A seasonal detail here on today's proceedings: the implement of choice for some protesters has been the Christmas tree bauble filled with paint. I have seen scores of these thrown today at riot police over several hours of disturbances in Parliament Square, writes Alex Thomson.
Up the road there was certainly an attempt to set fire to the famous Norwegian Christmas tree in Trafalgar Square. But that has been put out.
Close by, a group of protesters has invaded the National Gallery. They remain there in what must be the best-decorated student sit-in in history.
Behind me, opposite Parliament, a concerted attempt to smash windows and batter down the door of the Treasury.
In a square bordered by Parliament, Westminster Abbey, the Supreme Court and the Treasury, if you attack a building, you are bound to hit comething of national significance.
Latest figures: Nine police injured - three seriously. And the protesters? Well, there will be scores of injuries and, as I write, at least 22 offences, mostly for violent disorder.
But what now? Well, speaker after speaker at the beginning of this rally stressed the importance of turning up the intensity of protest and disruption should the vote go against them. Now it has.
The build-up to the vote was fraught for the Liberal Democrats, whose MPs signed a National Union of Students pledge before the election saying they would vote against a rise in fees.
Before the vote, Mike Crockart and Jenny Willott resigned as ministerial aides so they could vote against the Government.
The Conservative MP Lee Scott, Parliamentary Private Secretary to Transport Secretary Philip Hammond, also stood down.
Greg Mulholland was the first Lib Dem MP to speak out against the plans in the Commons. He told the House: “Sometimes Governments are wrong and sometimes you need the courage to say so and I am doing that today.
“I am voting against the Government today because I simply cannot accept that fees of up to £9,000 are the fairest and most sustainable way of funding higher education.”
His colleague John Leech said: “I take no pleasure in voting against the plans put forward by the Business Secretary and in fact, in many ways, I welcome some of the proposals being put forward.
“Sometimes Governments are wrong.” Greg Mulholland MP
“But I will be voting against an increase in tuition fees simply because I think an increase in the cap will discourage some young people from going to university.”
Conservative MP Andrew Percy, a former teacher, said: “I can only think about the impact these fees would have had on myself and my family when I was growing up.
“Would my parents have encouraged me to attend university had they thought I was going to come away with debts of about £40,000 or £50,000? I don’t think so.”
But his colleague David Evennett said that, although it was a “difficult and emotional issue”, he would be supporting the Government.
Labour introduced top-up fees, but is opposed to the Government’s plans to treble them.
Former Higher Education Minister David Lammy said: “We should reflect that on fees of £9,000, if you total that up and complete university with debt of between £40,000 or £50,000, that is substantially more than the annual incomes of many of our constituents. That is substantially more than the £3,000 we introduced.”

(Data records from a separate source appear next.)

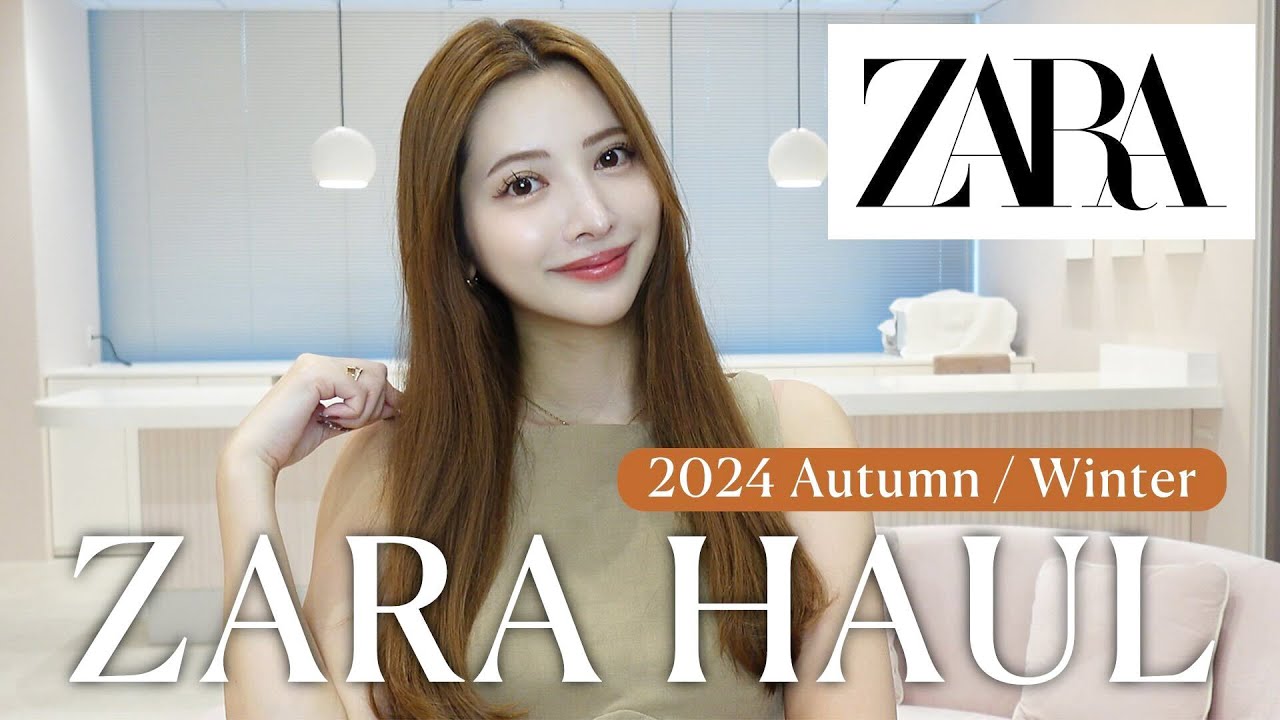 ZARA購入品】2024秋冬アイテム合計25,000円分！ - YouTube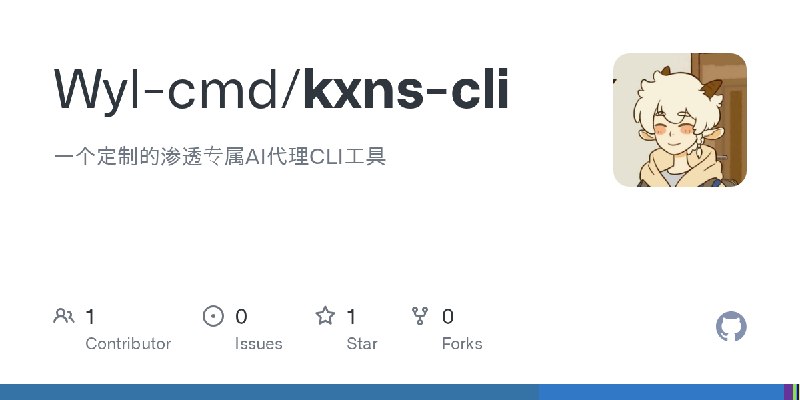 GitHub - Wyl-cmd/kxns-cli: 一个定制的渗透专属AI代理CLI工具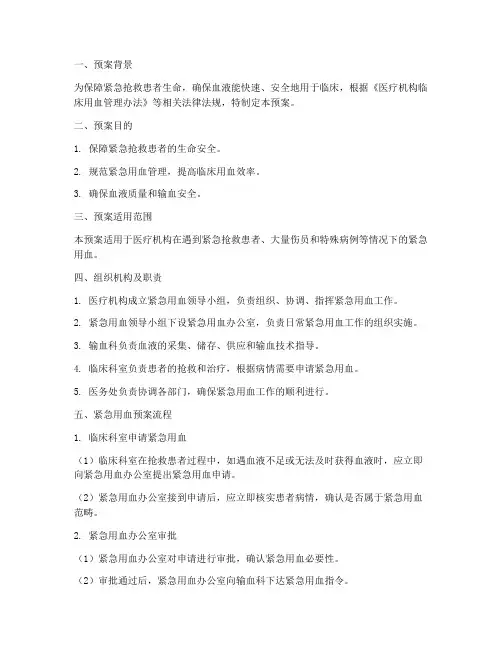 紧急用血预案流程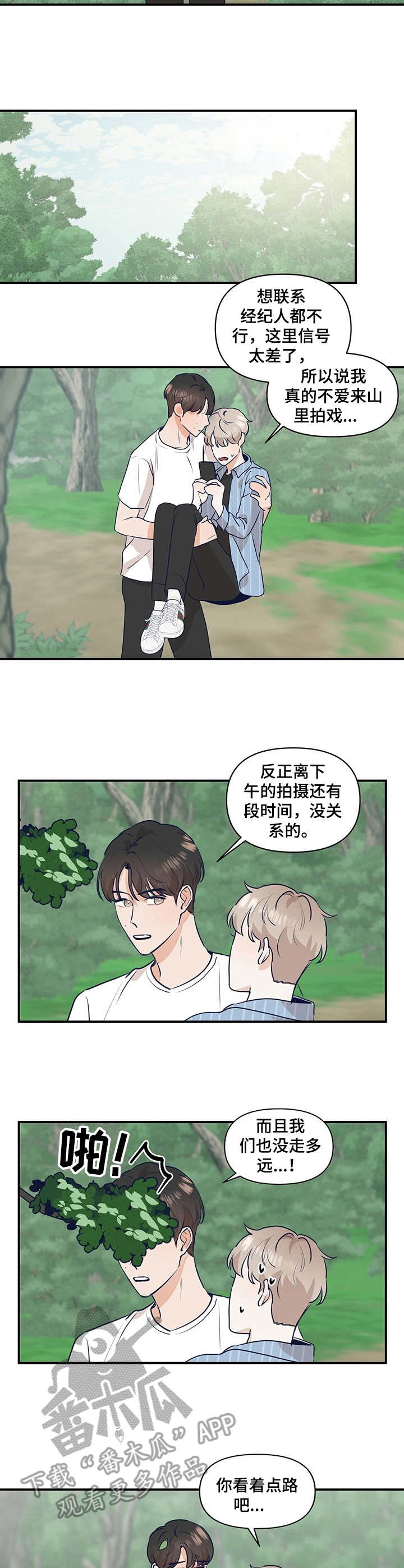 第19章：抱起来7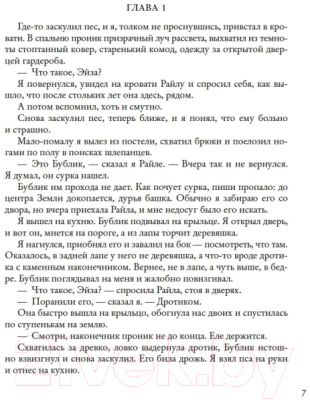 Книга Азбука Мастодония (Саймак К.)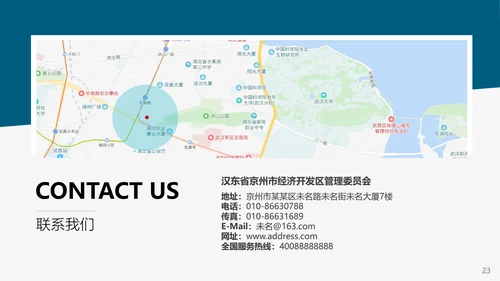 高新技术产业开发区投资指南PPT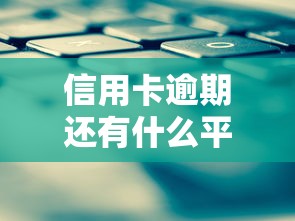 信用卡逾期还有什么平台可以借钱，阐述5家2025最新借钱利息最低的平台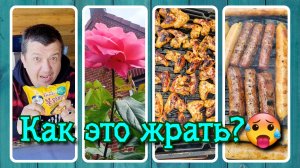 VLOG из 🇩🇪: Как это жрать?! Снимаем пробу с лапши Buldak. Крылышки на гриле.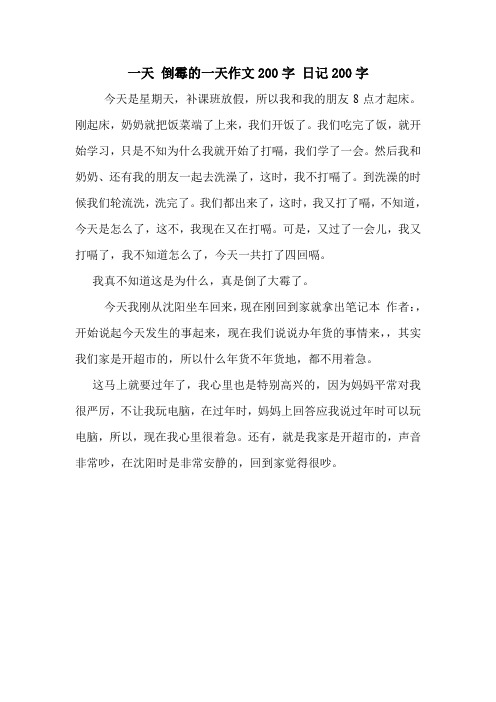 一天倒霉的一天作文200字日记200字 今天是星期天,补课班放假,所以我
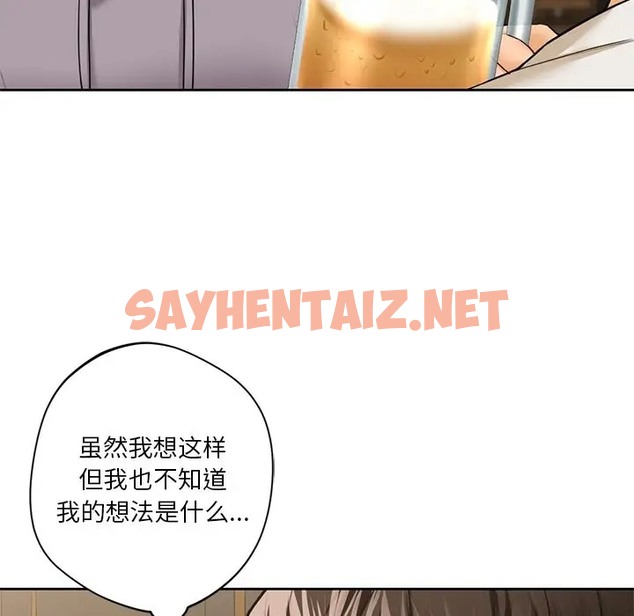 查看漫画不當朋友當戀人 - 第46話 - tymanga.com中的2037278图片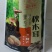 东北野生木耳***特级木耳黑龙江省黑河市纯大自然野生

Tory Ben Gummer said: “The thing that worries me most about this debate is the entire tenor of it is doing more at the moment to put off aspirant students than anything that is contained in these proposals.”
“More progressive system than we inherited.” Business Secretary Vince Cable
Business Secretary Vince Cable, who is responsible for universities, said the Government had opted for a package that reduced the budget and introduced a “significantly more progressive system of graduate payments than we inherited”.
But his Labour Shadow John Denham said: “The vote technically today is on a very narrow issue: the fee cap. But behind it is the most profound change in university funding since the university grants committee was set up in the 1920s.
“It is the ending of funding for most university degrees. It is a huge burden of debt on graduates. It is an untried, untested and unstable market for students.”